Cinquante centimes d’euro. C’est le prix que nous a coûté la réparation. Quatre condensateurs qui interdisent à un télé de démarrer, il n’en faut pas plus pour déclarer une panne. Hormis ces composants électroniques, ce téléviseur fonctionne parfaitement, l’image est parfaite, sans aucun défaut. La tentation est grande d’imaginer que le constructeur, Samsung, est parfaitement au fait de ce type de panne, de là à évoquer une obsolescence programmée, il n’y a qu’un pas. Il se dit par ailleurs que les composants utilisés par Samsung sont de qualité moyenne, mieux encore, sur les nouveaux modèles les condensateurs sont directement intégrés à la carte mère, ce qui interdit de les changer.

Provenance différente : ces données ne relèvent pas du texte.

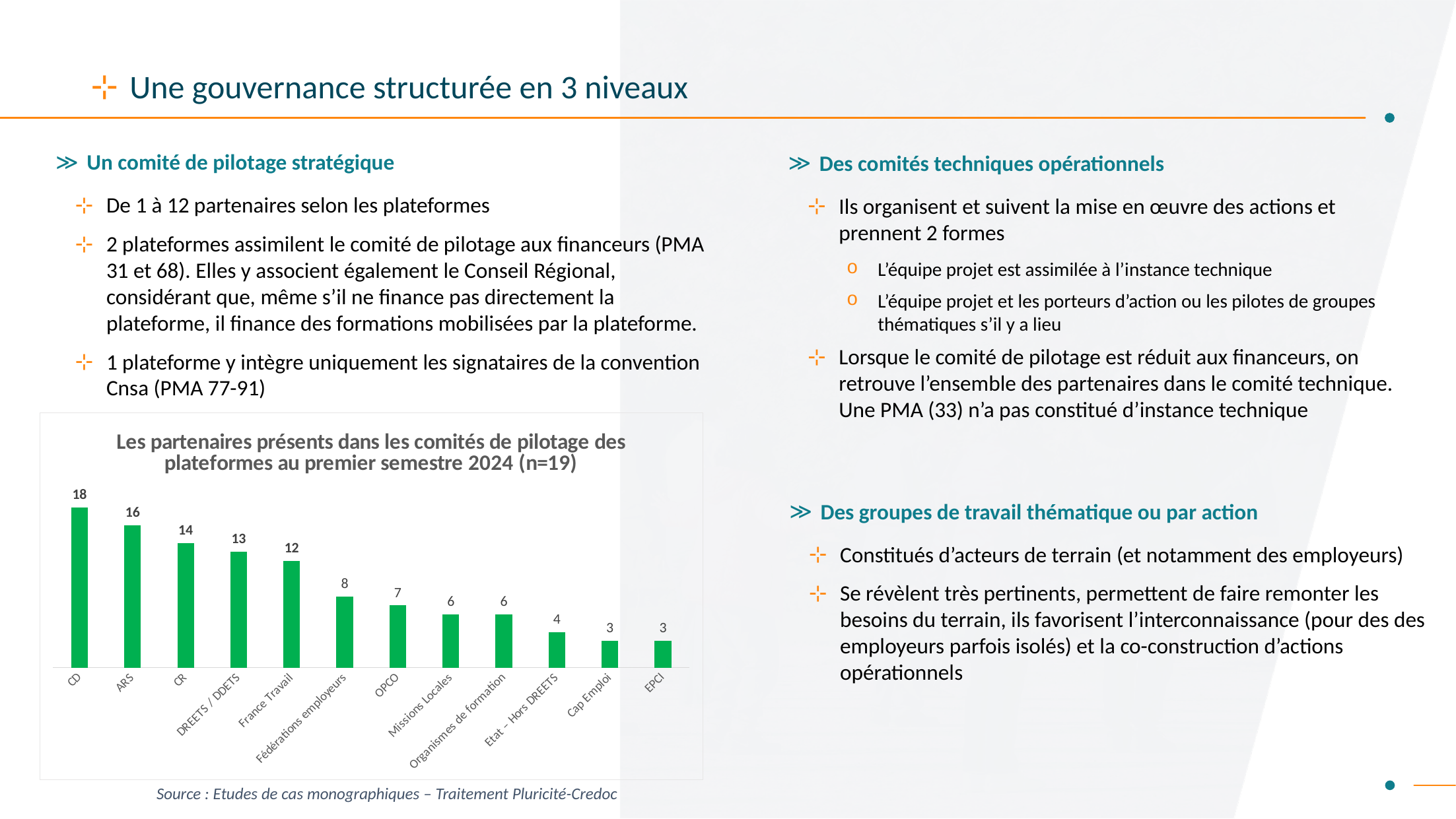
Which is larger, the value for OPCO or the value for DREETS / DDETS? DREETS / DDETS How many categories are shown in the chart? 12 What is the value for Etat – Hors DREETS? 4 What is the value for France Travail? 12 What is the difference between the values for CD and EPCI? 15 Do the values rise or fall from left to right along the x axis? Fall What is the title of the chart? Les partenaires présents dans les comités de pilotage des plateformes au premier semestre 2024 (n=19) What is the value for Fédérations employeurs? 8 What is the difference between the values for ARS and CR? 2 What is the value for CD? 18 Which category has the highest value? CD What kind of chart is shown on the slide? Bar chart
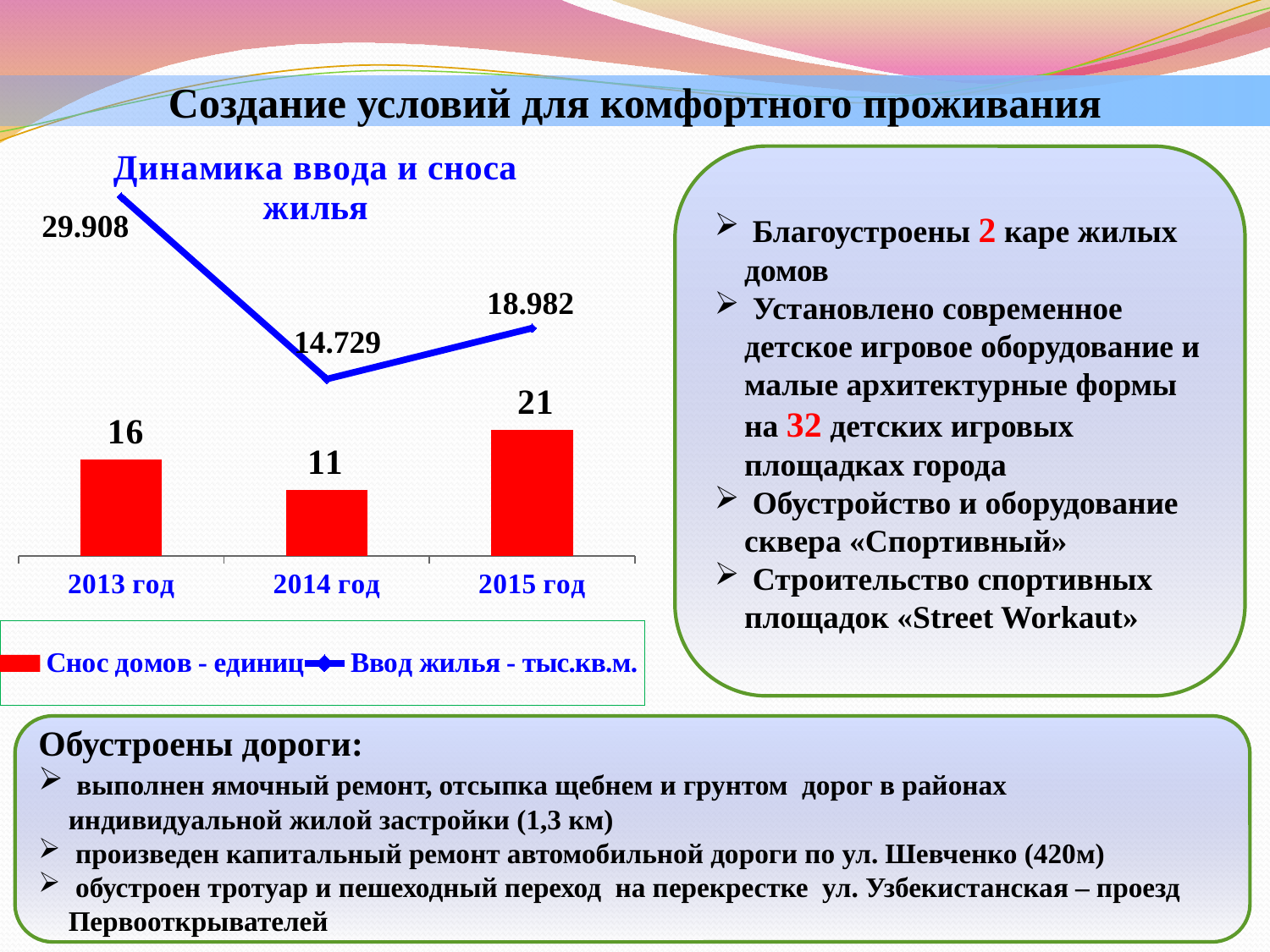
What is the difference between the 'Снос домов - единиц' values for 2015 год and 2013 год? 5 Which is larger: 'Ввод жилья - тыс.кв.м.' in 2013 год or in 2015 год? 2013 год What is the value of 'Ввод жилья - тыс.кв.м.' for 2015 год? 18.982 What is the value of 'Ввод жилья - тыс.кв.м.' for 2013 год? 29.908 What is the value of 'Снос домов - единиц' for 2014 год? 11 Which year has the lowest value for 'Ввод жилья - тыс.кв.м.'? 2014 год How many series does the chart legend list? 2 How many years are shown on the x axis of the chart? 3 How does 'Ввод жилья - тыс.кв.м.' change from 2013 год to 2014 год? It falls What is the title of the chart? Динамика ввода и сноса жилья What kind of chart is used for the 'Снос домов - единиц' series? Bar chart Which year has the highest value for 'Снос домов - единиц'? 2015 год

On est arrivés aujourd’hui à un niveau de déchets électroniques à la limite de l’intolérable. Le recyclage de ces déchets coûte cher, il est polluant et par ailleurs souvent réalisé dans des pays du tiers monde, dans des ateliers à ciel ouvert, dans des conditions humaines et écologiques souvent déplorables. L’obsolescence programmée ne manque pas d’ironie, de cynisme ou d’indécence. Et avant ? Comment faisions-nous, avant ? Avant, on réparait. On avait le bon sens commun de savoir remplacer une pièce pour redonner vie à une télé qu’on gardait vingt ans. L’obsolescence programmée est un véritable scandale et c’est aussi un délit, à une époque où le mot économie durable doit devenir une réalité. Car il en va de la survie de notre planète. On espère, à notre tour, que l’humanité ne soit pas, elle aussi un jour, touchée par une obsolescence programmée.